Supplied text
---------------
The French food sector has benefited from falling raw material prices and a weaker euro, which helps boost competitiveness abroad.
- Meat and dairy face challenges
- Industry profiting from lower commodity prices
- Insolvencies up slightly in Q2 and Q3 of 2014
According to the National Association of Food Industries (ANIA), turnover in the French agri-food industry increased 0.6% year-on-year in 2013: to EUR 160.5 billion. However, production decreased 2.2% due to the same difficult market conditions as seen in 2012:
- raw material price fluctuations (an increasing trend in 2013)
- strained relations between agri-food firms and the major retail chains, with agri-food companies facing problems in passing increased costs onto retailers
- an increase in unemployment leading to a drop in household consumption, with consumers focusing on price
The agri-food sector has coped better than other industries, such as manufacturing, with France’s economic problems of the last few years. However, businesses in the sector are struggling with rising production costs, while gross margins have decreased for several years. This hinders businesses´ investments and thus their international competitiveness.
In 2013 the number of insolvencies rose slightly to 316 (excluding artisan food producers) compared to 297 in 2012. However, the sector’s insolvency level is still lower than in other industries.
According to the French Ministry of Food and Agriculture (AGRESTE), food production (including beverages) rebounded 1.3% in Q2 of 2014. This year the industry has benefited from falling raw material prices and a weaker euro, which helps to boost competitiveness abroad. In the first half of 2014 the food trade balance remained positive, although it had decreased: mainly because of a lower beverage trade surplus. ANIA expects investments in the food industry to increase 7% in 2014.
Despite the modest respite in early 2014, some serious challenges remain in the short-term future:
- Domestic and Eurozone demand remains subdued
- The Russian embargo: while direct consequences seem quite limited, the French food industry may be affected by increased competition in Europe and a drop in sales prices. This will hit the fruit and vegetable, dairy products and pork subsectors.
- Bargaining with retail chains is expected to become more difficult as some retailers (Intermarche and Casino; Système U and Auchan) have announced new alliances to strengthen their leverage. This will have a particular impact on branded food products.
We expect the notifications of non-payment that we receive to remain stable in the coming months. However, a slight deterioration cannot be ruled out in certain subsectors, and some companies may find little support from their banks. French food businesses are generally highly dependent on bank finance and many companies have high short-term debt to finance their working capital requirements.
Food insolvencies have increased slightly in recent months (by 1% in Q2 of 2014 and 1.5% in Q3). We expect insolvencies to remain more or less stable in the coming months. The negative aspects of the Russian ban, low demand in Europe and more difficult price negotiations with retailers should be offset by further decreasing commodity prices and a weaker euro exchange rate.
With a 20.5% share of sales and with 26% of food sector employees, meat is the largest food subsector. In 2013 and 2014 it was faced with weak demand, the Russian embargo, high input costs, overcapacity and international competition. The French meat industry is composed mainly of small companies and even French groups are quite small compared to their foreign competitors. According to AGRESTE, meat production fell 2.4% in 2013 and continued to decline in 2014, by 3.7% in Q1. Production recovered slightly in Q2 of 2014 (up 0.3%), due mainly to lower raw material prices, and this was the first sign of growth since 2011. However, while the cattle and pork segments have rebounded slightly, poultry remains troubled by low demand in both foreign and domestic consumption and the outlook for the coming months is downbeat. There have been some prominent recent bankruptcies, including slaughterhouse GAD and poultry manufacturer Tilly Sabco.
---------------
Extracted material
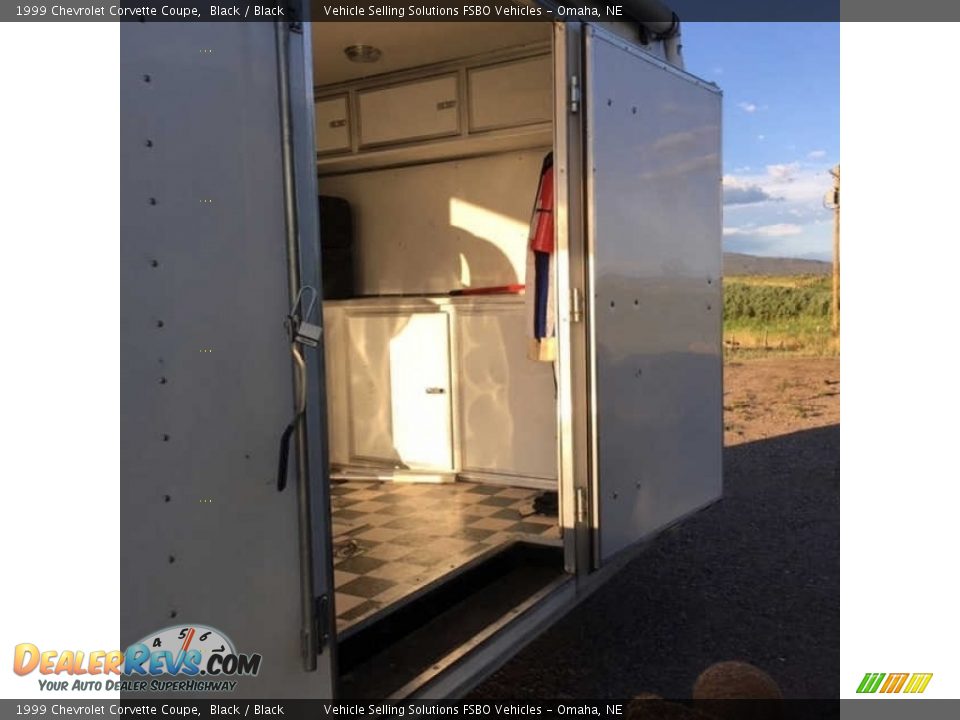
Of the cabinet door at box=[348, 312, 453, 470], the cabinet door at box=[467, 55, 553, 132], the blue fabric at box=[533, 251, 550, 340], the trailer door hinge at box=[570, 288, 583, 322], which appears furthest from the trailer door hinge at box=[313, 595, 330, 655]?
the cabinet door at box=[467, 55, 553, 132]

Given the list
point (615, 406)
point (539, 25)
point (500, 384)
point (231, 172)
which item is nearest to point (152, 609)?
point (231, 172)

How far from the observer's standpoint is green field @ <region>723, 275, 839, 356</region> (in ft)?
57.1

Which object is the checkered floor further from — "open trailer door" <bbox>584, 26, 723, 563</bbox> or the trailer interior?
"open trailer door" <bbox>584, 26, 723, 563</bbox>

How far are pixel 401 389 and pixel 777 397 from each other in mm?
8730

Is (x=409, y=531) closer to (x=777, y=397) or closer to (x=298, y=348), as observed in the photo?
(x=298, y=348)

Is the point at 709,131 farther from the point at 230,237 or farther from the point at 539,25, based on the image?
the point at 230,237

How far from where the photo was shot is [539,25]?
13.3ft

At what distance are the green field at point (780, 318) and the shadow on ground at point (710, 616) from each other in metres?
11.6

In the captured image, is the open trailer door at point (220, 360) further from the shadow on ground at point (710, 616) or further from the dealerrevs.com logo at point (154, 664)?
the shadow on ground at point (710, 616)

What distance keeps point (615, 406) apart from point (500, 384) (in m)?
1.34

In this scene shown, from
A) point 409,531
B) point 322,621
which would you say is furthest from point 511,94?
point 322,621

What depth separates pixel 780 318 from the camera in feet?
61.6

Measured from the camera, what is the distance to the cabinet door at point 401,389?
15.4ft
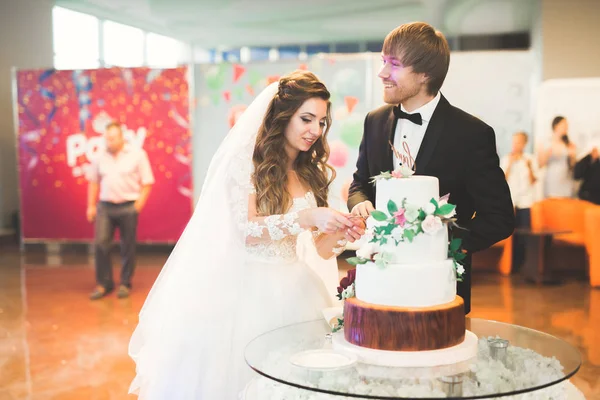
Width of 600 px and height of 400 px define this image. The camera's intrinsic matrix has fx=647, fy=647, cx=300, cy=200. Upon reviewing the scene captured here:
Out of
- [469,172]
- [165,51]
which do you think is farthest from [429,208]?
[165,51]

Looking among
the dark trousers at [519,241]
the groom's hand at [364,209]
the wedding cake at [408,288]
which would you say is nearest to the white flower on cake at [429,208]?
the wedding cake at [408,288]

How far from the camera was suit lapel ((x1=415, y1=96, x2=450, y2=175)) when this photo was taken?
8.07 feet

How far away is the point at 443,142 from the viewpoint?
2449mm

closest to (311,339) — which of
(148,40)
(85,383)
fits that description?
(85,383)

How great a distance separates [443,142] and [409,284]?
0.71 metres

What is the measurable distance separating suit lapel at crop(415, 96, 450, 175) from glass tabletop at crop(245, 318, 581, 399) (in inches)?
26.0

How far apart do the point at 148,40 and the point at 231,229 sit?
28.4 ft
---------------
Set exercise A
Name the retailers that the French food sector text says have announced new alliances.
Set exercise B
Return the listing unchanged from the line that contains "How far away", including that line, through the end of the listing.

Complete answer A
Intermarche, Casino, Système U, Auchan

Complete answer B
How far away is the point at 443,142 from the viewpoint?
2449mm

closest to (311,339) — which of
(148,40)
(85,383)
fits that description?
(85,383)

How great a distance separates [443,142] and [409,284]?
0.71 metres

What is the measurable distance separating suit lapel at crop(415, 96, 450, 175) from glass tabletop at crop(245, 318, 581, 399) (in inches)?
26.0

How far apart do the point at 148,40 and the point at 231,229 sit?
28.4 ft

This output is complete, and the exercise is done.